Зимой Драйзер возобновил знакомство с жившим неподалеку от него поэтом Эдгаром Ли Мастерсом. Он убеждал Драйзера поскорее закончить роман "Оплот", о котором они говорили еще в 1912 году в Чикаго. Мастерс посвятил Драйзеру стансы, в которых сравнивал писателя с "высокой сосной... обвеваемой штормовыми ветрами".
Лето Драйзер проводит на даче Маргарет Чедер на берегу залива. На субботу и воскресенье к нему приезжали гости из Нью-Йорка. Мастерс часами сидел в кресле-качалке на открытой веранде, ожидая, пока Драйзер возвратится с купанья и сядет с ним рядом. "Оба эти поэта по самой своей натуре любили в такие часы помечтать,- отмечает Чедер.- Иногда Мастерс расскажет какую-нибудь историю в своей неподражаемой спокойной, немного поддразнивающей манере. Или оба они предадутся воспоминаниям о Нью-Йорке, Индиане, Чикаго. Они подшучивали друг над другом при каждом удобном случае, особенно по поводу женщин.
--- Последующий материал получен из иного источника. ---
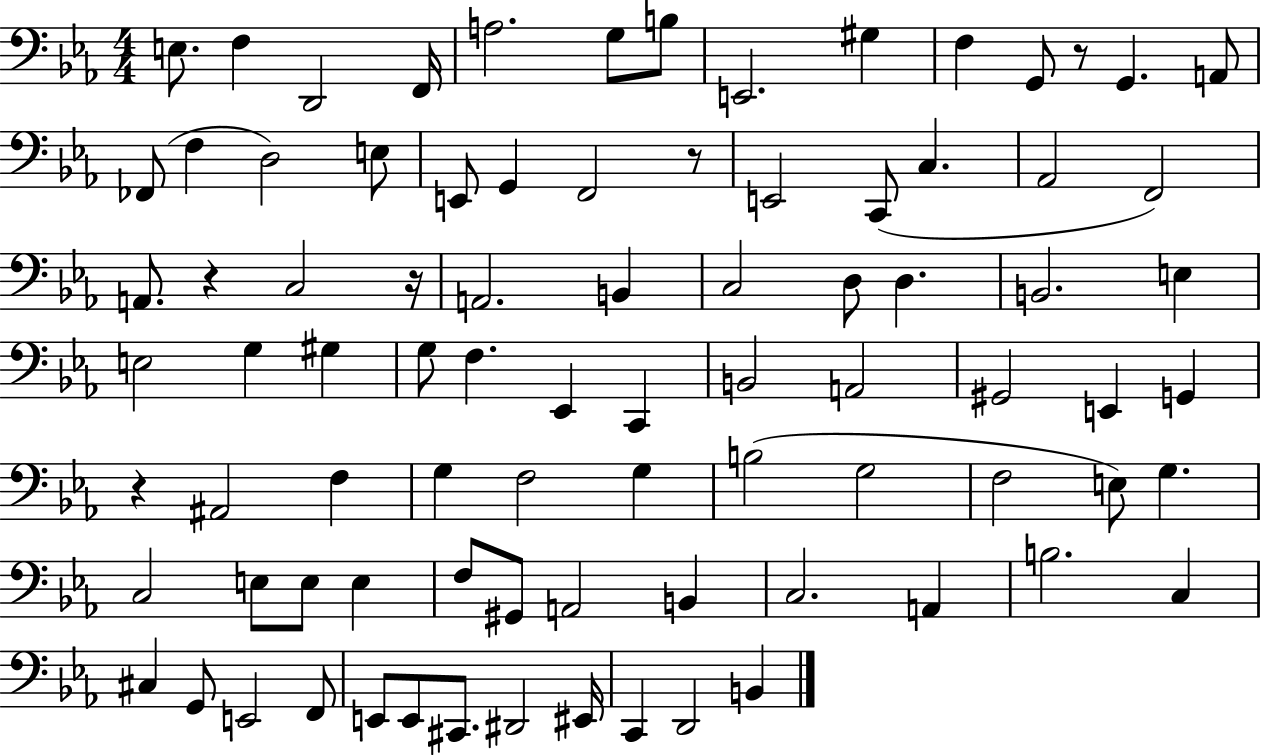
X:1
T:Untitled
M:4/4
L:1/4
K:Eb
E,/2 F, D,,2 F,,/4 A,2 G,/2 B,/2 E,,2 ^G, F, G,,/2 z/2 G,, A,,/2 _F,,/2 F, D,2 E,/2 E,,/2 G,, F,,2 z/2 E,,2 C,,/2 C, _A,,2 F,,2 A,,/2 z C,2 z/4 A,,2 B,, C,2 D,/2 D, B,,2 E, E,2 G, ^G, G,/2 F, _E,, C,, B,,2 A,,2 ^G,,2 E,, G,, z ^A,,2 F, G, F,2 G, B,2 G,2 F,2 E,/2 G, C,2 E,/2 E,/2 E, F,/2 ^G,,/2 A,,2 B,, C,2 A,, B,2 C, ^C, G,,/2 E,,2 F,,/2 E,,/2 E,,/2 ^C,,/2 ^D,,2 ^E,,/4 C,, D,,2 B,,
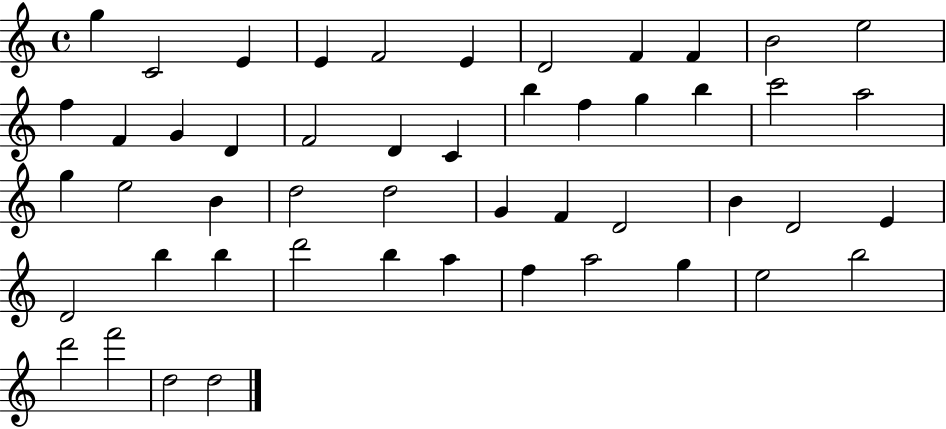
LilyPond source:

{
  \clef treble
  \time 4/4
  \defaultTimeSignature
  \key c \major
  g''4 c'2 e'4 | e'4 f'2 e'4 | d'2 f'4 f'4 | b'2 e''2 | \break f''4 f'4 g'4 d'4 | f'2 d'4 c'4 | b''4 f''4 g''4 b''4 | c'''2 a''2 | \break g''4 e''2 b'4 | d''2 d''2 | g'4 f'4 d'2 | b'4 d'2 e'4 | \break d'2 b''4 b''4 | d'''2 b''4 a''4 | f''4 a''2 g''4 | e''2 b''2 | \break d'''2 f'''2 | d''2 d''2 | \bar "|."
}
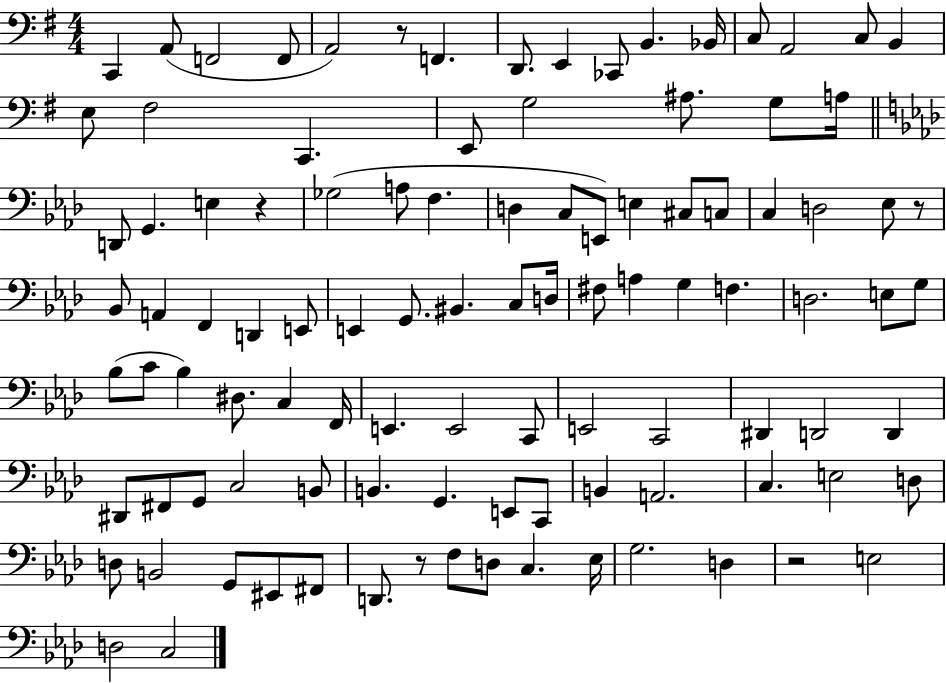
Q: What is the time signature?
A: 4/4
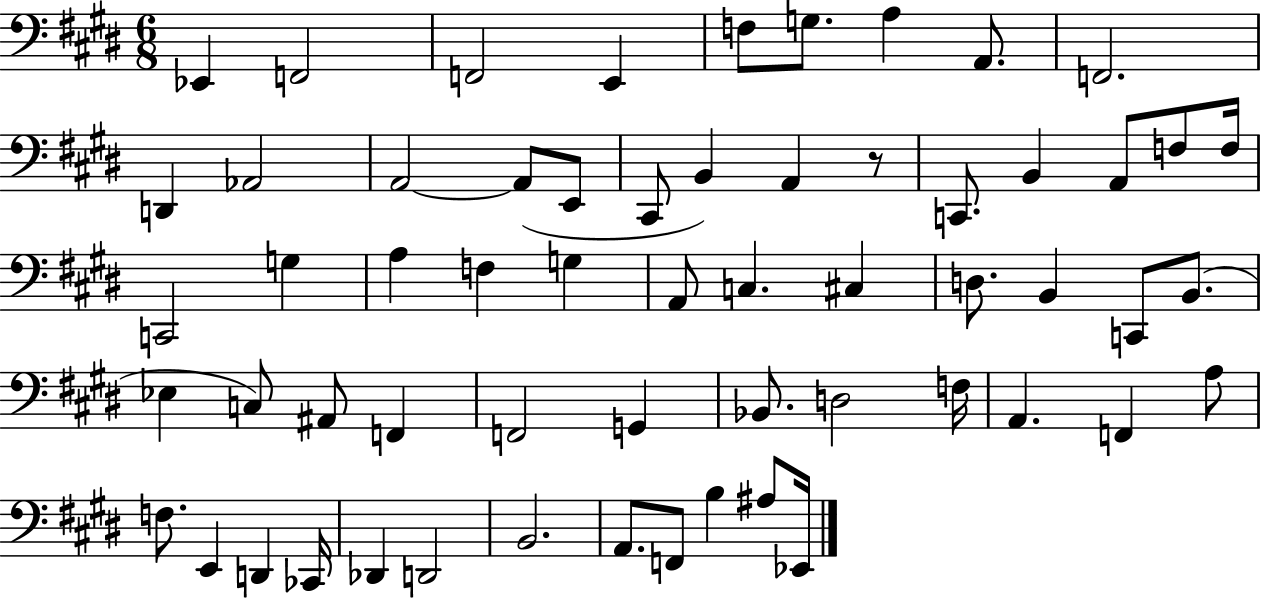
X:1
T:Untitled
M:6/8
L:1/4
K:E
_E,, F,,2 F,,2 E,, F,/2 G,/2 A, A,,/2 F,,2 D,, _A,,2 A,,2 A,,/2 E,,/2 ^C,,/2 B,, A,, z/2 C,,/2 B,, A,,/2 F,/2 F,/4 C,,2 G, A, F, G, A,,/2 C, ^C, D,/2 B,, C,,/2 B,,/2 _E, C,/2 ^A,,/2 F,, F,,2 G,, _B,,/2 D,2 F,/4 A,, F,, A,/2 F,/2 E,, D,, _C,,/4 _D,, D,,2 B,,2 A,,/2 F,,/2 B, ^A,/2 _E,,/4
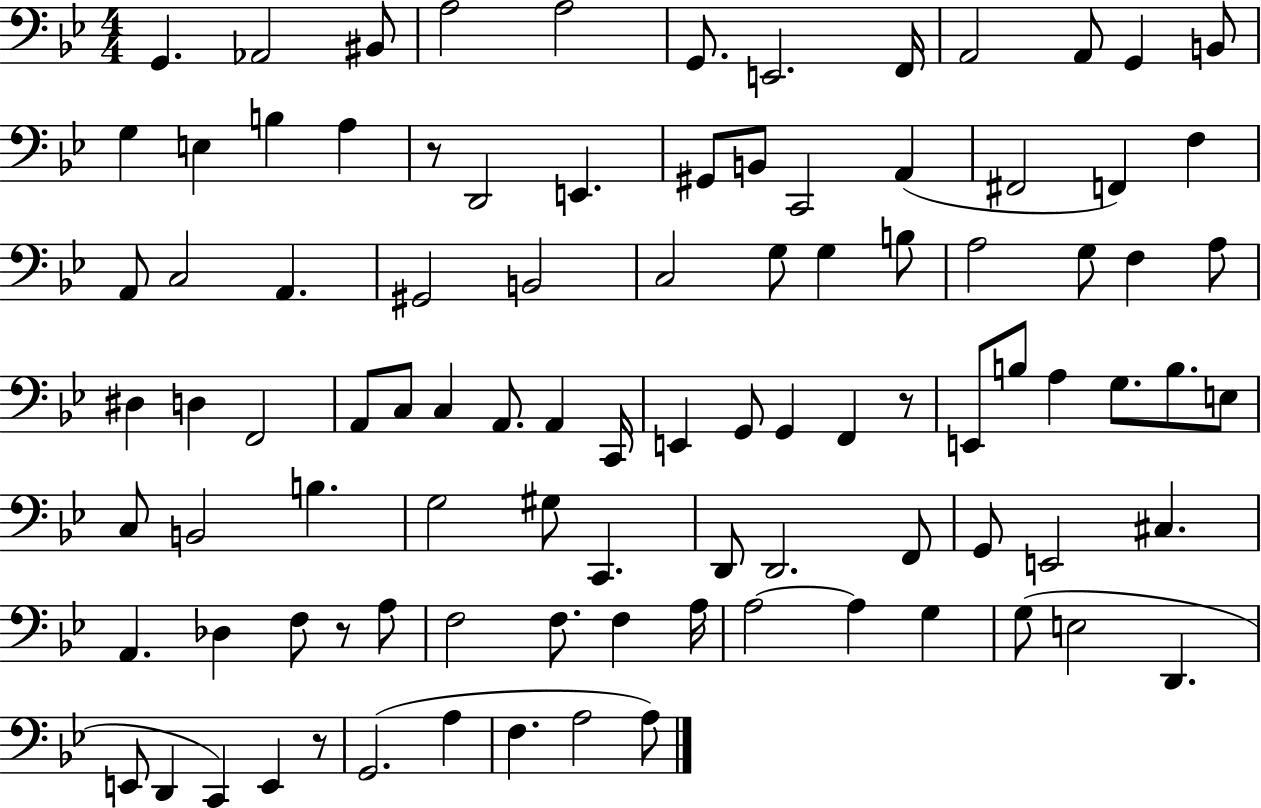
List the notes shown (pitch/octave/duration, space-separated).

G2/q. Ab2/h BIS2/e A3/h A3/h G2/e. E2/h. F2/s A2/h A2/e G2/q B2/e G3/q E3/q B3/q A3/q R/e D2/h E2/q. G#2/e B2/e C2/h A2/q F#2/h F2/q F3/q A2/e C3/h A2/q. G#2/h B2/h C3/h G3/e G3/q B3/e A3/h G3/e F3/q A3/e D#3/q D3/q F2/h A2/e C3/e C3/q A2/e. A2/q C2/s E2/q G2/e G2/q F2/q R/e E2/e B3/e A3/q G3/e. B3/e. E3/e C3/e B2/h B3/q. G3/h G#3/e C2/q. D2/e D2/h. F2/e G2/e E2/h C#3/q. A2/q. Db3/q F3/e R/e A3/e F3/h F3/e. F3/q A3/s A3/h A3/q G3/q G3/e E3/h D2/q. E2/e D2/q C2/q E2/q R/e G2/h. A3/q F3/q. A3/h A3/e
Оба они знавали достаточно бурные дни в Чикаго, когда и тот и другой имели мучительные любовные истории".
Драйзера навещали его друзья - ученые из биологической лаборатории, на даче бывали Дороти Дадли, Говард Скотт, карикатурист Арт Янг, художник Гилберт Уилсон, писатели, критики, музыканты. Драйзер вспоминал, как в 1915 году он лежал больной пневмонией в своей комнате в Гринвич-Вилледж и случайно зашедший к нему Говард Скотт начал ухаживать за ним, приносить лекарства и помог ему встать на ноги.